- **Input for this task**:
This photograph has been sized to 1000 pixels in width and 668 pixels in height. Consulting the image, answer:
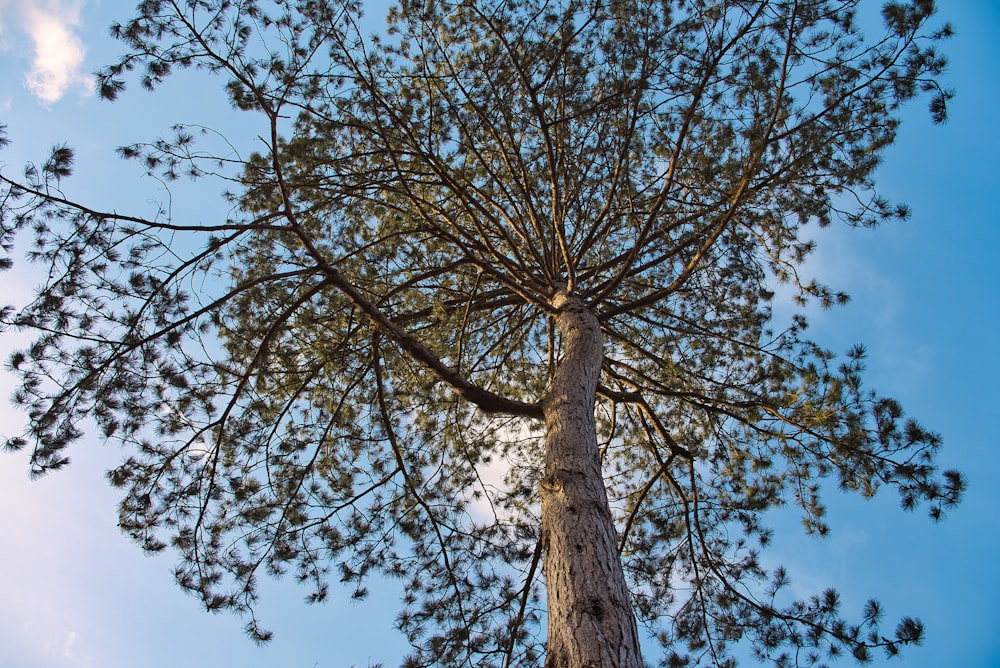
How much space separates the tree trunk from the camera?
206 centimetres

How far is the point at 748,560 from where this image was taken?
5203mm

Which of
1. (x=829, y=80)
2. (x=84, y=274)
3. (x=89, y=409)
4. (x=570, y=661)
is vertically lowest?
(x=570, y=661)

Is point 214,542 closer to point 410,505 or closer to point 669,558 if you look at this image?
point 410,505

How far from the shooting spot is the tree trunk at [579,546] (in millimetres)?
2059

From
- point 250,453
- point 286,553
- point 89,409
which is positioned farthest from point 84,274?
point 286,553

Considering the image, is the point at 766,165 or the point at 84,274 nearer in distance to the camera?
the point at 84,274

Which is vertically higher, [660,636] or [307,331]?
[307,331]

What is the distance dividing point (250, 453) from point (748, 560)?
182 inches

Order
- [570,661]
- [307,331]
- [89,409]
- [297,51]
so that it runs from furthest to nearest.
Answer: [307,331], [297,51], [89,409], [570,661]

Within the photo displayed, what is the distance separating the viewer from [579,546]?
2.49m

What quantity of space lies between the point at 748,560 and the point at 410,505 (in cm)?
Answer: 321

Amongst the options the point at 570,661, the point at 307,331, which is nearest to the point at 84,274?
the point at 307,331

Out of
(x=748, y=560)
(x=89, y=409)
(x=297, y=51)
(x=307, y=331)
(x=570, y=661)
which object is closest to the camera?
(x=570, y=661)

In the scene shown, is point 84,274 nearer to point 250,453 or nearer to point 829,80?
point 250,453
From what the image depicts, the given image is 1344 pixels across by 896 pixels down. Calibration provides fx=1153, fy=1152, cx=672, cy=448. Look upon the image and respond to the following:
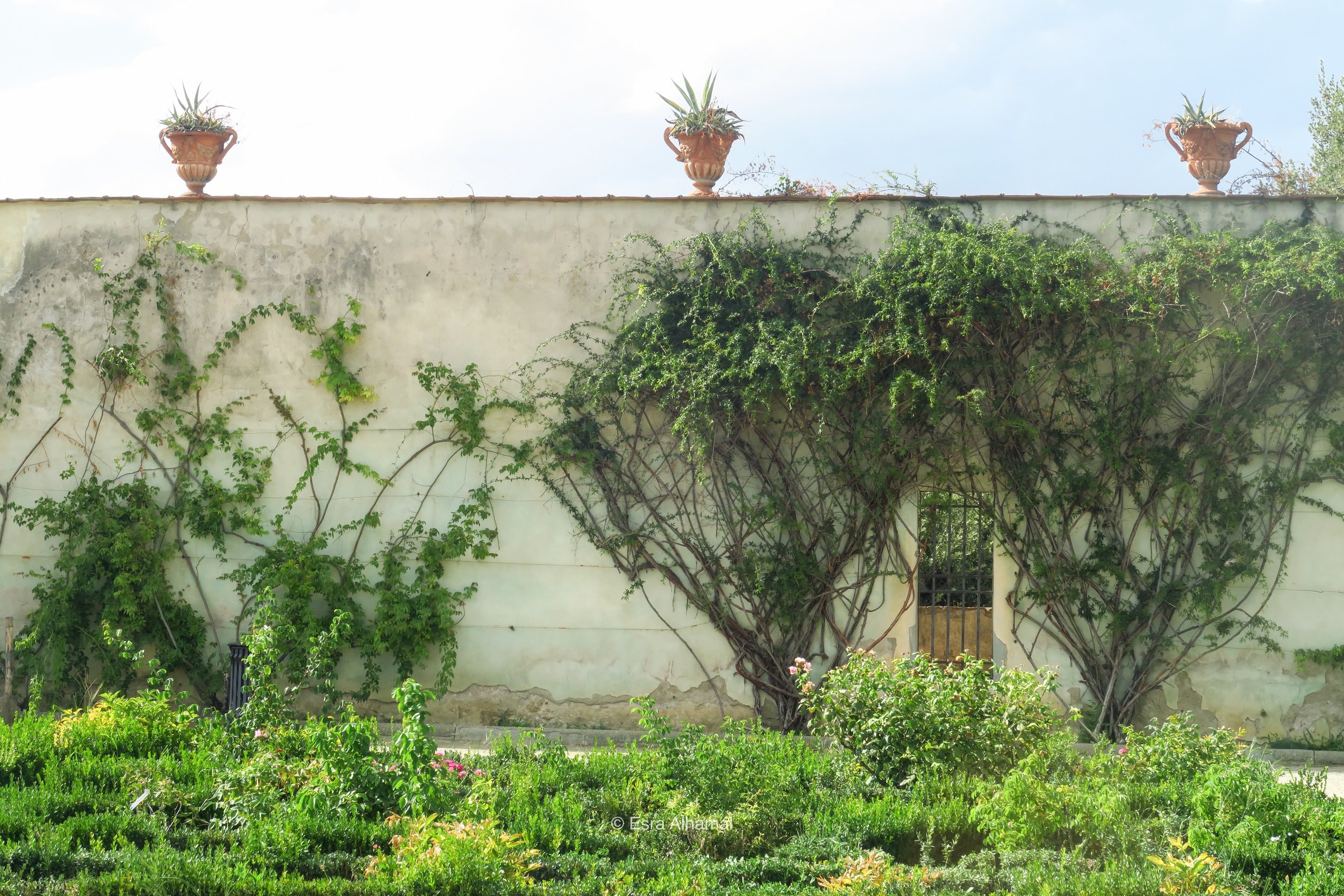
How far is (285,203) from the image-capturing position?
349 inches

- **Task to carry out**: Retype the rows verbatim, starting with the line that contains "Considering the image, is" and continuing through the final line of the rows. Omit the pictures from your reproduction.

- **Output of the task**:
Considering the image, is the point at 766,165 or the point at 84,274 nearer in distance to the camera?
the point at 84,274

Which is vertically higher, [660,636] or [307,331]?
[307,331]

What is the distance dividing point (250, 453) from point (748, 560)?
182 inches

Order
- [570,661]
- [307,331]
- [89,409]
- [297,51]
so that it runs from furthest to nearest.
Answer: [307,331], [297,51], [89,409], [570,661]

Within the photo displayed, what is the distance separating the viewer from [579,546]?
2.49m

What quantity of space lies between the point at 748,560 and the point at 410,505 (in cm)?
Answer: 321

Amongst the options the point at 570,661, the point at 307,331, which is nearest to the point at 84,274?
the point at 307,331

Out of
(x=748, y=560)
(x=89, y=409)
(x=297, y=51)
(x=307, y=331)
(x=570, y=661)
which object is closest to the camera?
(x=570, y=661)

In the scene shown, is point 84,274 nearer to point 250,453 or nearer to point 829,80?
point 250,453
From what the image depicts, the given image is 1344 pixels across by 896 pixels down. Calibration provides fx=1153, fy=1152, cx=672, cy=448. Look upon the image and respond to the following:
How far is (285,203) from the image-capturing position?
349 inches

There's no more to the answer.